Omong-omong dengan penerbitan, kupikir ada yang salah saat para pelaku dunia penerbitan ikut menentukan kepopuleran seorang penulis di media sosial dan jagat maya sebagai salah satu faktor penentu yang penting apakah karyanya layak diterbitkan atau ditolak. Cukup situs berita online sajalah yang terkena efek ini. Tidak perlu para penulis buku terkena efek ini.
Aku mencoba menulis sebuah artikel dalam bahasa Inggris soal itu. Aku kirimkan artikel opini ini ke WhatsUpJakarta.com, portal berbahasa Inggris di sini. Kuharap akan bisa ditayangkan.
Jonathan Franzen: Literary World (Publishers, Writers, Readers) Now Gets Too Obsessed with Twitter
What? You can't get your work published when you have only a meager number of Twitter followers? Or even worse, you don't tweet at all? Or the worst of all, you have no Twitter account and have got no idea why it matters and why publishers bother when they find a writer has no social media presence?
Jonathan Franzen, as some sites reported, criticizes once again the bad effects of social media on the world of literature. This time he lashed out on BBC Radio 4's Today program.
It's a bitter-sweet, love-hate, ambivalent relationship actually. In terms of marketing, of course Twitter has its own power we can't underestimate. Twitter, along with Facebook, may be seen as a free-of-charge promotion tool any writers these days must not miss. I agree on this, to some extent.
In the country where I live, a writer made money by social media even and it is okay. He is young and hilariously talented at storytelling. So he tweets quite a lot and write a lot too. Though I have to admit, his works are not as 'serious and canonical' as Franzen's but he writes and thus a writer he is.
 Raditya Dika, the author, seems to have a lot more talens than an author. He is recently widely known for his being a witty comic at a standup comedy regularly aired on a national TV station. And he has been followed by more than 1 million Twitterers. He's not pretty, he's just not that tall, not to mention charming but he's funny and chatty and somehow almost all people like him. Dika would be the best example of the harmonious relationship between writing and social media.

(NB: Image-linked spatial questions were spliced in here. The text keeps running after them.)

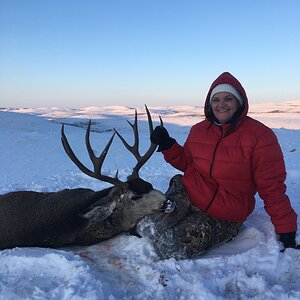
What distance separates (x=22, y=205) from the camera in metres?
4.50

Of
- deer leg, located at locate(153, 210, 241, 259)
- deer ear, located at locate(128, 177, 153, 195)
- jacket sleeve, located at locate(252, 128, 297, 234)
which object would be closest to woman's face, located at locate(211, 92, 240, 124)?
jacket sleeve, located at locate(252, 128, 297, 234)

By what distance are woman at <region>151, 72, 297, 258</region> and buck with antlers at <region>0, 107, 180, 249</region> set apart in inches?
22.0

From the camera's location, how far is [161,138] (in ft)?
14.8

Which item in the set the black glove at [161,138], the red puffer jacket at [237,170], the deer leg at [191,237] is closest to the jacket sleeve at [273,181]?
the red puffer jacket at [237,170]

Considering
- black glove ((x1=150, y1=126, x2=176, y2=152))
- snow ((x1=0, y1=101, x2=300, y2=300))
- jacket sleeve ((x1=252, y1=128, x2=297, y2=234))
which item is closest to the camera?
snow ((x1=0, y1=101, x2=300, y2=300))

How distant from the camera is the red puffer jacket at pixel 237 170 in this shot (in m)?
3.75

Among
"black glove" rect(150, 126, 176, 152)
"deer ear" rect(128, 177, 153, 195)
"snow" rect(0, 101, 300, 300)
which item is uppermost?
"black glove" rect(150, 126, 176, 152)

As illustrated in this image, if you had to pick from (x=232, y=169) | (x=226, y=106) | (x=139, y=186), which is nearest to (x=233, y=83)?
(x=226, y=106)

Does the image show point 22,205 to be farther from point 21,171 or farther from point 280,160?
point 21,171

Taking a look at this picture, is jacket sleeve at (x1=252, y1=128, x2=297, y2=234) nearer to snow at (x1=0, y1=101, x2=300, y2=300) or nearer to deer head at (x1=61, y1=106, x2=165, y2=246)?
snow at (x1=0, y1=101, x2=300, y2=300)

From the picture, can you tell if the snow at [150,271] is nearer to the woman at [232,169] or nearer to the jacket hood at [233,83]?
the woman at [232,169]

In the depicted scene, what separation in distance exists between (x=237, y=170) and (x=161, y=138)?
3.36 feet

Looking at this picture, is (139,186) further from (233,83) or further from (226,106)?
(233,83)

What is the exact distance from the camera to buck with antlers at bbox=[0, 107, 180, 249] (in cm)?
429
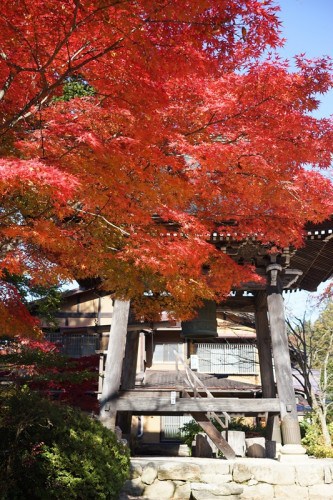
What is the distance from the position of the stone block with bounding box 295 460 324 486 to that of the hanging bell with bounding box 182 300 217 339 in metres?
3.10

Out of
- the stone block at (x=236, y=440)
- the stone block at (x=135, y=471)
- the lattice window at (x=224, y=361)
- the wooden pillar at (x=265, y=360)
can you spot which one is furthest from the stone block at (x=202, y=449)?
the lattice window at (x=224, y=361)

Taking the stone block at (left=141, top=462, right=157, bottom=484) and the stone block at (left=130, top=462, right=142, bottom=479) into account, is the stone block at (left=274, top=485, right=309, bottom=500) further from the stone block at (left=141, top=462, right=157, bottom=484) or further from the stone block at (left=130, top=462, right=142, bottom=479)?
the stone block at (left=130, top=462, right=142, bottom=479)

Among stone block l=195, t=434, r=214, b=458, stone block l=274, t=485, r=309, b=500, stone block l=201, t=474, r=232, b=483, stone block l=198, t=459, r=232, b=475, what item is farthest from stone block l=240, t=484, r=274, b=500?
stone block l=195, t=434, r=214, b=458

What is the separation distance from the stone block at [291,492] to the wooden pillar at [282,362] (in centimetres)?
87

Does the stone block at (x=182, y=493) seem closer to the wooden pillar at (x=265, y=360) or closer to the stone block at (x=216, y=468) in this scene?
the stone block at (x=216, y=468)

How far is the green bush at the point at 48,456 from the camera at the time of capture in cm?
599

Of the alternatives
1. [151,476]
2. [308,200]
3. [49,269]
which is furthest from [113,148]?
[151,476]

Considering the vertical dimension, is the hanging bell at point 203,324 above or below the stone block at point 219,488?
above

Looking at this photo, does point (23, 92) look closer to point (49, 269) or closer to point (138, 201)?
point (138, 201)

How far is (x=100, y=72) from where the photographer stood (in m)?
5.62

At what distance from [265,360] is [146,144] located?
8.23 meters

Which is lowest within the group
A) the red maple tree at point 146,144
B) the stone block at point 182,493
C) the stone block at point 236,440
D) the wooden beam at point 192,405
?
the stone block at point 182,493

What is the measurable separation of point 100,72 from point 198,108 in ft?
6.96

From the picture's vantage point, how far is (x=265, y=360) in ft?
42.3
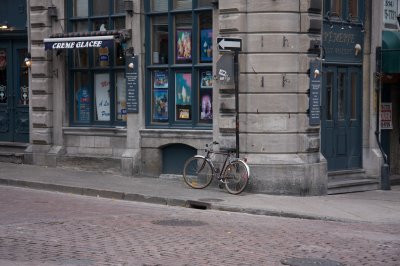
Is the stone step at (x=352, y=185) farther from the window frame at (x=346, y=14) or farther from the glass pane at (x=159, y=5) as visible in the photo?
the glass pane at (x=159, y=5)

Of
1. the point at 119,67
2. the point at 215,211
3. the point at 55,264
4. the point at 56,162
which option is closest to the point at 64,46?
the point at 119,67

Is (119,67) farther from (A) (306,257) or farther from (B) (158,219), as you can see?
(A) (306,257)

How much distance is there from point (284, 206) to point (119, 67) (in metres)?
6.60

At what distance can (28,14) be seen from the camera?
20.8 m

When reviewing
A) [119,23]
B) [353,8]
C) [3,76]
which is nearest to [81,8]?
[119,23]

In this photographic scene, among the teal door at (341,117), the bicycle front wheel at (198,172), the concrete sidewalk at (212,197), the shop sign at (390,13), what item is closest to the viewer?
the concrete sidewalk at (212,197)

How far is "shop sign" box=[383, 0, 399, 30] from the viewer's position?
19.3 meters

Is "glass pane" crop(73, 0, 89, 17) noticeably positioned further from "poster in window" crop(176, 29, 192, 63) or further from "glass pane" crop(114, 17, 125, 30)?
"poster in window" crop(176, 29, 192, 63)

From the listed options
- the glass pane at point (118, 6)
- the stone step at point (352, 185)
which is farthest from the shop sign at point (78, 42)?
the stone step at point (352, 185)

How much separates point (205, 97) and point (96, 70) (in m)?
3.65

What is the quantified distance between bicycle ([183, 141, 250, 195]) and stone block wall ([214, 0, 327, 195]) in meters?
0.39

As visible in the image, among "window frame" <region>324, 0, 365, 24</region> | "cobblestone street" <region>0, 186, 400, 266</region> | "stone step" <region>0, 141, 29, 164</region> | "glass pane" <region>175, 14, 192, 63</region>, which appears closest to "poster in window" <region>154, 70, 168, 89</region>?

Elizabeth Gilbert has another stance regarding this issue. She once said social media is a neutral entity, so it is neither positive nor negative. It's just a powerful resource of modern technology and humans give it meaning: positive and negative. Gilbert told audience of a talkshow how she found social media (she has been recently actively campaigning on YouTube, Facebook and Twitter along with a lovely site of her own). She doesn't try put all the blame on social media. It is just a tool, for God's sake.
She even highllighted how lucky she has been when she can build a sincere and warm interaction through it with many of her readers, something she cannot do after she turned so incredibly famous and filthy rich. Reaching audience suddenly is easier and more effortless though she knew she cannot retain the intimacy level of exchanging Christmas cards and face-to-face talks with each reader like a long time ago when she was 'no one', a hardly famed author. Now, she is so famous she has lost all this. And social media gives her an outlet, to at the very least rehash that past in an instant fashion.